The Obs team at the start of the season (none of us looked like this by the end of the year!). Other staff members came and went, each bringing their own strengths with them. Another year of a good bunch of people and some lasting friendships.
There are plenty of other things to catch up on, but I think I’ve gone on long enough for now, so I’d just like to take advantage of the season of goodwill to catch up on a few thank yous to everyone who has helped FIBO and Susannah and I through our fourth year running the Obs. First of all to all the FIBO staff (and we include the visiting RSPB researchers in this, as they feel very much like part of the FIBO team); we’ve seen our fair share of blood, sweat and tears this year but we’ve enjoyed having all of you here, we want to thank you for all your efforts and we’re glad we’ve made some friends who we'll hopefully stay in touch with well beyond our FIBO years. Also, to all our volunteers, we hope you enjoyed your stay as much as we enjoyed having you here and we look forward to seeing some of you here again. Technically also volunteers have been our various family and friends, particularly our parents, who have provided all manner of help when visiting us. Also falling into the category of volunteers are the FIBOT Directors and we want to thank you all again for your help during the year. The work that the Directors put into the successful running of the Obs, be it sorting finances, shifting vans or engines from Grutness, manning stands at Birdfairs, running research projects or just answering our enquiries about everything from petrels to people carriers, is very much appreciated (and a special thank you to Roger Riddington, who stood down as Chairman this year). We also appreciate the support given to us by JNCC, SNH, SOTEAG  and the Seabird Group. The Fair Isle community is a unique group of people and it’s obvious to say that FIBO couldn’t run the way we do without their support, so thank you to everyone on the island, especially those who have answered our calls for help during the course of the year. Of course, without all of you who support the Obs by visiting, being members of FOFI or sending donations, there wouldn’t be a FIBO, so the biggest thanks is due to you. Personally, I have to thank Susannah as well (and not just for the Shorelark!); running an increasingly busy Obs (it was another record year for visitor numbers) and looking after me and the kids isn't easy (in fact, I reckon it must be the hardest job at the Obs) but she does it very well, as I'm sure anyone who has visited us will agree with. Thanks love.

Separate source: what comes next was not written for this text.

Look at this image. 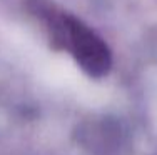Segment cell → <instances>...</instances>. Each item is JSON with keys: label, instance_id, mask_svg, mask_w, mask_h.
<instances>
[{"label": "cell", "instance_id": "obj_1", "mask_svg": "<svg viewBox=\"0 0 157 155\" xmlns=\"http://www.w3.org/2000/svg\"><path fill=\"white\" fill-rule=\"evenodd\" d=\"M32 12L45 22L54 45L69 50L85 73L100 79L109 72L112 64L109 47L85 24L65 12H55L54 5L42 0H33Z\"/></svg>", "mask_w": 157, "mask_h": 155}]
</instances>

A busy year, but a fun one, for us, the Obs team, visitors and islanders, with plenty of highlights all round (photo: Ciaran Hatsell).
So now the shortest day has passed, we’re finally getting caught up with the office work and our thoughts are turning to the rapidly approaching 2015. Staff and volunteer vacancies are now up on this very blog if you’d like to join us as part of the team next season (although note that we’re out of the office until 5th January, so we’ll not be able to answer emails until then), but for now, Merry Christmas and a Happy New Year, may all your birding in 2015 be fun. 
Christmas is coming, the Tundra Bean Geese are getting fat (well, they've been lingering on the island for over a month now and seem to be doing quite well, although numbers have dropped from 13 to 9 this week).